Children's Literature
The cupids in question are sealed inside an antique Greek amphora that was sent to Fawn Petros in Hamlet, Vermont. Fawn brings it to school for show-and-tell, and the adventure begins. The vase is accidentally broken while the teacher, Miss Earth, is out of the room. Four tiny cupids fly out! They quickly prove that "cupids are smart," even very young ones, and they learn basic English very quickly. Their leader, Rhoda, was babysitting the others—twins, Milos and Naxos, and their little brother Kos. They were enchanted into the vase when the twins tried to make a witch fall in love with a herd of goats. When did all this happen? "A week ago my own mother shot an arrow at Alexander the Great," says Rhoda. The class (probably fourth grade) ultimately decides that the cupids should try to help Miss Earth fall in love, and they (the class) will help the cupids get back home to Greece. The story isn't brilliant, but the portraits of the children are terrific. Feuds between the boys' and girls' clubs (Copycats and Tattletales) bring such realistic dialogue that it sounds as if a tape recorder was turned on in the classroom and left on for a month. No matter how fondly (or not) you remember Valentine's Day, the disastrous events in Miss Earth's class will bring it all back to you. Descriptions of adult business, from Mrs. Petros' hair salon to Principal Hetty Buttle's box of chocolates to Mayor Grass's taste in reading, are all described as children would. Secondary stories take the spotlight occasionally, but the main one is always there—will the class discover the way to send the cupids back to Greece? A totally fun read. 2000, Clarion, $15.00. Ages 8 to 13. Reviewer: JudySilverman
School Library Journal
Gr 3-6-In the fourth book in the series, the students in Miss Earth's class are grappling with Valentine's Day, which is made more complicated with the arrival of four tiny young cupids that are accidentally freed from a vase they've been imprisoned in for more than 2300 years. Like all of their ilk, they use arrows to make people fall in love, so Miss Earth's students decide that she is overdue for a little romance. However, the inept archers cause her to fall in love with a frog and a television. All's well that ends well-the homesick cupids get back to Greece and Miss Earth begins (without outside help) to see the charms of a man she had previously spurned. Although the Tattletale and Copycat Clubs are still battling, this is really the story of Fawn Petros, who misses her father in far-off Antarctica. By caring for the little visitors, she begins to gain self-confidence and even learns to stand up to her sassy classmates when they casually call her "stupid." Miss Earth is made to play the fool with her cupid-wrought crushes, but her slightly acerbic professional manner and dry wit allow her to emerge with her dignity unscathed. The tongue-in-cheek humor and glimmers of real emotion in this installment will please both fervent fans and newcomers to the series.-Eva Mitnick, Los Angeles Public Library Copyright 2000 Cahners Business Information.

========================

◆ Task objective: In the reviews, what were the twins attempting when the cupids were enchanted into the vase? The lines that follow come from a different source than the reviews.

◆ Data:
========================

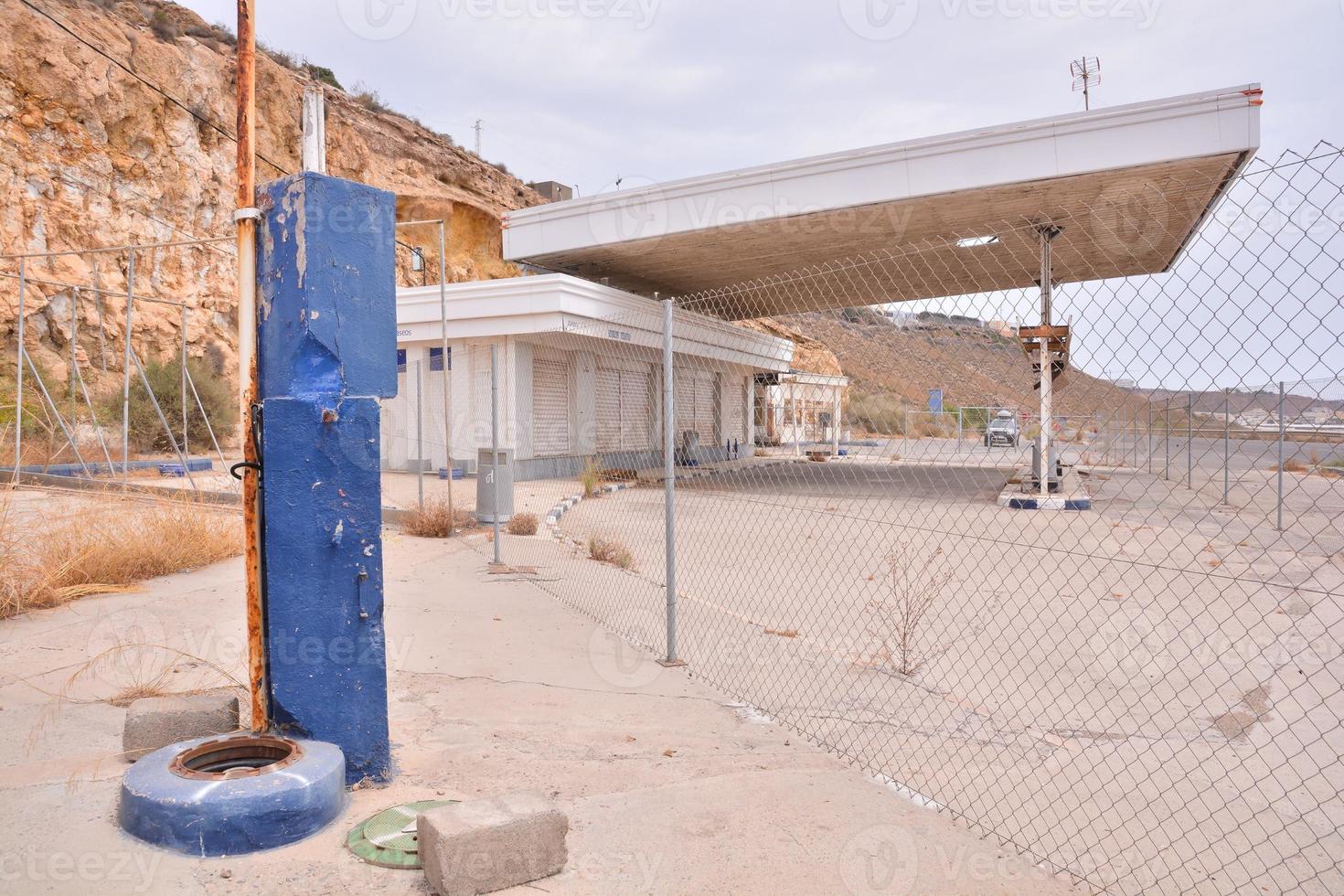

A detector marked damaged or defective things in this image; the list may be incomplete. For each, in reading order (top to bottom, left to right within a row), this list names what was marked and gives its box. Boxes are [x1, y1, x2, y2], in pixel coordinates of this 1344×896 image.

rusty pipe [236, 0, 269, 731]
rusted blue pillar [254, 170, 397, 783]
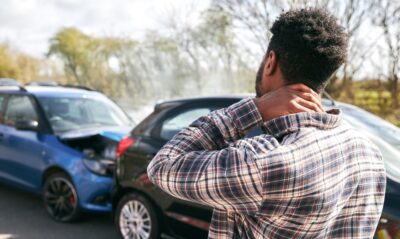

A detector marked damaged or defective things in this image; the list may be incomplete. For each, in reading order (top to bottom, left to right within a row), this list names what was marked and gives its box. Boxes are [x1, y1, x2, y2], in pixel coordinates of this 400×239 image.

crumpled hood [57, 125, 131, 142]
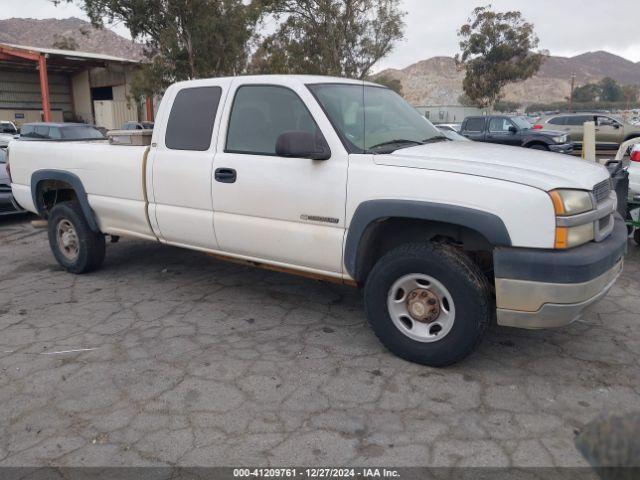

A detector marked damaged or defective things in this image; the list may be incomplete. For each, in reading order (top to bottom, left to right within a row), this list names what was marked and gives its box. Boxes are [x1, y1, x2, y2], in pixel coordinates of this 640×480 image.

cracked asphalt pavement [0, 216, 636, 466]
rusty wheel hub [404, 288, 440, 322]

========================

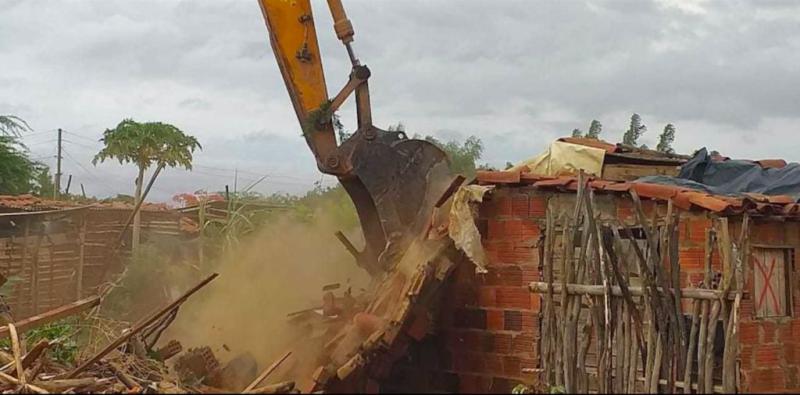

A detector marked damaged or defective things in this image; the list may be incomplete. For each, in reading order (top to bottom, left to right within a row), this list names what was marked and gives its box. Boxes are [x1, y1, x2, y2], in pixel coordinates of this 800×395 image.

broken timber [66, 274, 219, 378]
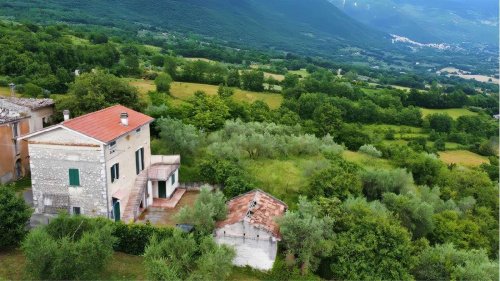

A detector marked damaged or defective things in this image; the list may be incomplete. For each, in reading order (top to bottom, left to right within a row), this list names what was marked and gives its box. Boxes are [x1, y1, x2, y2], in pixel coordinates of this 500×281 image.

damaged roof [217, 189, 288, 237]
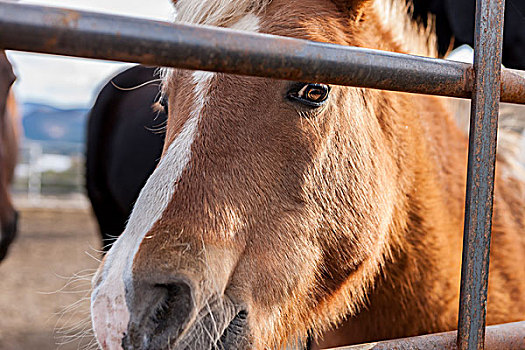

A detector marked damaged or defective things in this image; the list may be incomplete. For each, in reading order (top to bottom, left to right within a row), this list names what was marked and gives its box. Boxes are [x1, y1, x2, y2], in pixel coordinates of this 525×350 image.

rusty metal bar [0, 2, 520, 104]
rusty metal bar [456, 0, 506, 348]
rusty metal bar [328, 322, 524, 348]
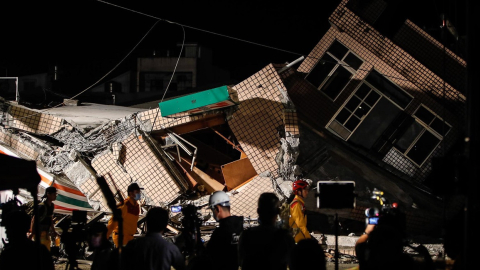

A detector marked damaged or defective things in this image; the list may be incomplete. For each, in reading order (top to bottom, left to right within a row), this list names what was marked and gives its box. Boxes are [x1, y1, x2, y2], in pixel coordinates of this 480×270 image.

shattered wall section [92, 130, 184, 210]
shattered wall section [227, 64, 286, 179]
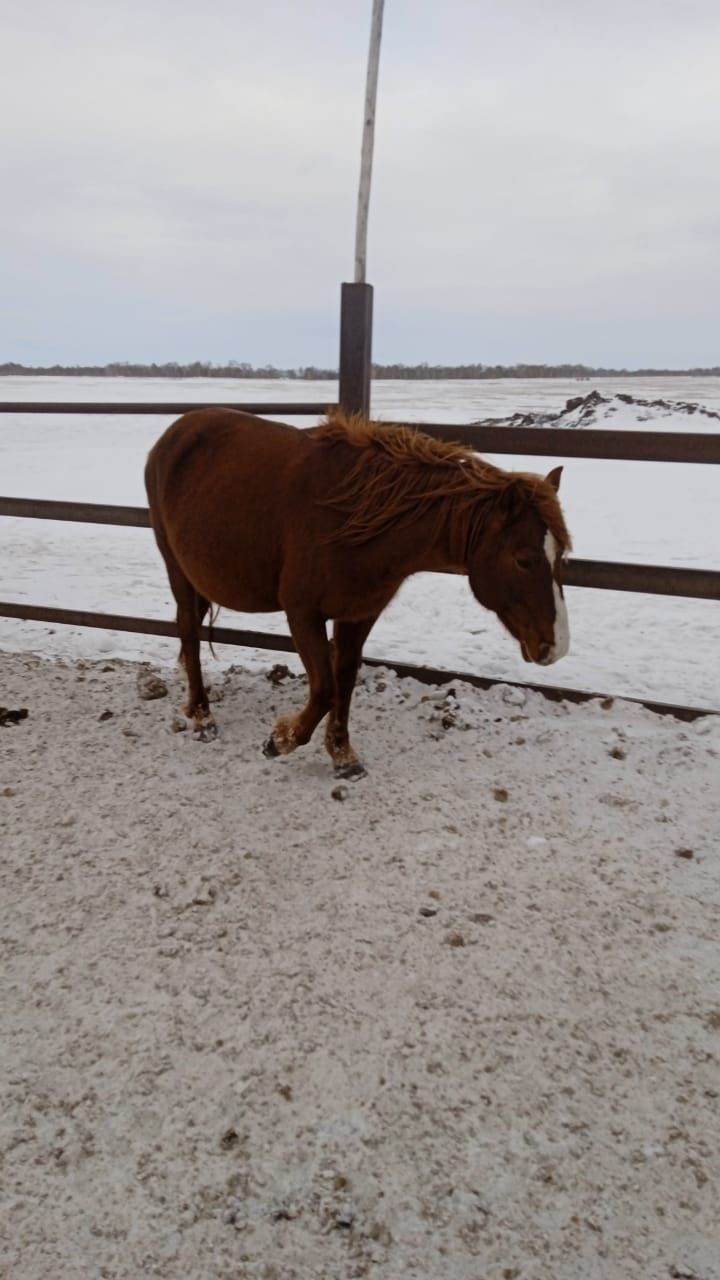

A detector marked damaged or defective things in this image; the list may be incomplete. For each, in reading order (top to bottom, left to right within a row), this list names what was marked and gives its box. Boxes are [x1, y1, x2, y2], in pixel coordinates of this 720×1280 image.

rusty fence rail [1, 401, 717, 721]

========================

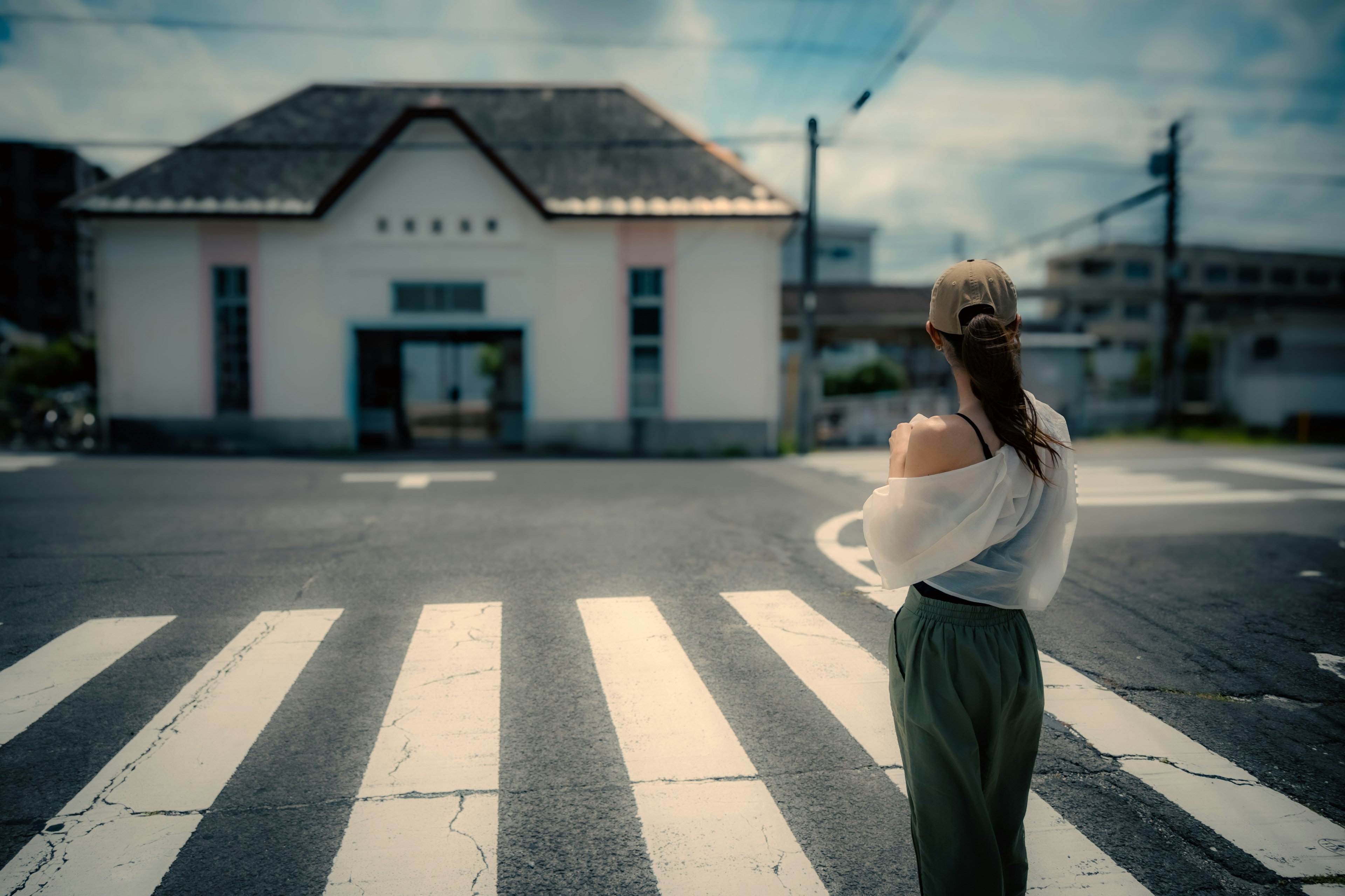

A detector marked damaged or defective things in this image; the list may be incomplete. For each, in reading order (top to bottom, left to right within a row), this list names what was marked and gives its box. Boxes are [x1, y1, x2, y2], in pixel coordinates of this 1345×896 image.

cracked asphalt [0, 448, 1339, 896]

========================

◆ Exercise solution: They were trying to make a witch fall in love with a herd of goats.